Saved entries:
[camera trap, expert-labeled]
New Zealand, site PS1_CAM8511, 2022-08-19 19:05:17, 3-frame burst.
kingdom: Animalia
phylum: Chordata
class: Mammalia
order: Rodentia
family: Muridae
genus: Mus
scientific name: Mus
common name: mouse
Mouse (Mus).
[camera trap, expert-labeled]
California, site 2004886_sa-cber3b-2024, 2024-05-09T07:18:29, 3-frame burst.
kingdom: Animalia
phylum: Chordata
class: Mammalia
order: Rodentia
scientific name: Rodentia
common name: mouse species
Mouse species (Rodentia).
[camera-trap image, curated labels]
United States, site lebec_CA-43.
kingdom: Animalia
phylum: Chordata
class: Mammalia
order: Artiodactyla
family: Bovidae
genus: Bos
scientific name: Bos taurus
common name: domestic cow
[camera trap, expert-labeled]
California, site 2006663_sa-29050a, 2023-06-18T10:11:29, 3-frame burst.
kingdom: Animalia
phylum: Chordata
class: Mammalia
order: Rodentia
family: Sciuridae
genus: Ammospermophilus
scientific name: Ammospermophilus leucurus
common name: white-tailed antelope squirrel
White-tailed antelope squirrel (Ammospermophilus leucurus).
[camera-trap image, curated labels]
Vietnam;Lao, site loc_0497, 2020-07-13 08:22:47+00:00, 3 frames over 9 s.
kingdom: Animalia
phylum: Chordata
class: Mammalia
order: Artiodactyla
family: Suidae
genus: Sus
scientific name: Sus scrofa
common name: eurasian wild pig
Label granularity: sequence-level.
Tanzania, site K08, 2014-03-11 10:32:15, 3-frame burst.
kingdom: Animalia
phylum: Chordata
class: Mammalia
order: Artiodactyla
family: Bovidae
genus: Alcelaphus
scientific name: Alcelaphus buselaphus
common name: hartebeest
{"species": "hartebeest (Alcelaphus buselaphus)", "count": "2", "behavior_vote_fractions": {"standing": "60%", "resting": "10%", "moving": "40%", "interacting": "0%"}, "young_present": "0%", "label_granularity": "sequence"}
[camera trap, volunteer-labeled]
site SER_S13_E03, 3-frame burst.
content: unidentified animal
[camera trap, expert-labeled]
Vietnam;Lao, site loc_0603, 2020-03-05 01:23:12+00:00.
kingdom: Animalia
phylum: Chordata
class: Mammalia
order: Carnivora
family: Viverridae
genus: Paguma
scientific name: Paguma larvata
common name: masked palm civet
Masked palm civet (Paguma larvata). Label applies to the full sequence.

▸ ASSIGNMENT: Your task is to reproduce the records in full, without any alteration.

▸ ANSWER TO THIS PROBLEM:
[camera trap, expert-labeled]
New Zealand, site PS1_CAM8511, 2022-08-19 19:05:17, 3-frame burst.
kingdom: Animalia
phylum: Chordata
class: Mammalia
order: Rodentia
family: Muridae
genus: Mus
scientific name: Mus
common name: mouse
Mouse (Mus).
[camera trap, expert-labeled]
California, site 2004886_sa-cber3b-2024, 2024-05-09T07:18:29, 3-frame burst.
kingdom: Animalia
phylum: Chordata
class: Mammalia
order: Rodentia
scientific name: Rodentia
common name: mouse species
Mouse species (Rodentia).
[camera-trap image, curated labels]
United States, site lebec_CA-43.
kingdom: Animalia
phylum: Chordata
class: Mammalia
order: Artiodactyla
family: Bovidae
genus: Bos
scientific name: Bos taurus
common name: domestic cow
[camera trap, expert-labeled]
California, site 2006663_sa-29050a, 2023-06-18T10:11:29, 3-frame burst.
kingdom: Animalia
phylum: Chordata
class: Mammalia
order: Rodentia
family: Sciuridae
genus: Ammospermophilus
scientific name: Ammospermophilus leucurus
common name: white-tailed antelope squirrel
White-tailed antelope squirrel (Ammospermophilus leucurus).
[camera-trap image, curated labels]
Vietnam;Lao, site loc_0497, 2020-07-13 08:22:47+00:00, 3 frames over 9 s.
kingdom: Animalia
phylum: Chordata
class: Mammalia
order: Artiodactyla
family: Suidae
genus: Sus
scientific name: Sus scrofa
common name: eurasian wild pig
Label granularity: sequence-level.
Tanzania, site K08, 2014-03-11 10:32:15, 3-frame burst.
kingdom: Animalia
phylum: Chordata
class: Mammalia
order: Artiodactyla
family: Bovidae
genus: Alcelaphus
scientific name: Alcelaphus buselaphus
common name: hartebeest
{"species": "hartebeest (Alcelaphus buselaphus)", "count": "2", "behavior_vote_fractions": {"standing": "60%", "resting": "10%", "moving": "40%", "interacting": "0%"}, "young_present": "0%", "label_granularity": "sequence"}
[camera trap, volunteer-labeled]
site SER_S13_E03, 3-frame burst.
content: unidentified animal
[camera trap, expert-labeled]
Vietnam;Lao, site loc_0603, 2020-03-05 01:23:12+00:00.
kingdom: Animalia
phylum: Chordata
class: Mammalia
order: Carnivora
family: Viverridae
genus: Paguma
scientific name: Paguma larvata
common name: masked palm civet
Masked palm civet (Paguma larvata). Label applies to the full sequence.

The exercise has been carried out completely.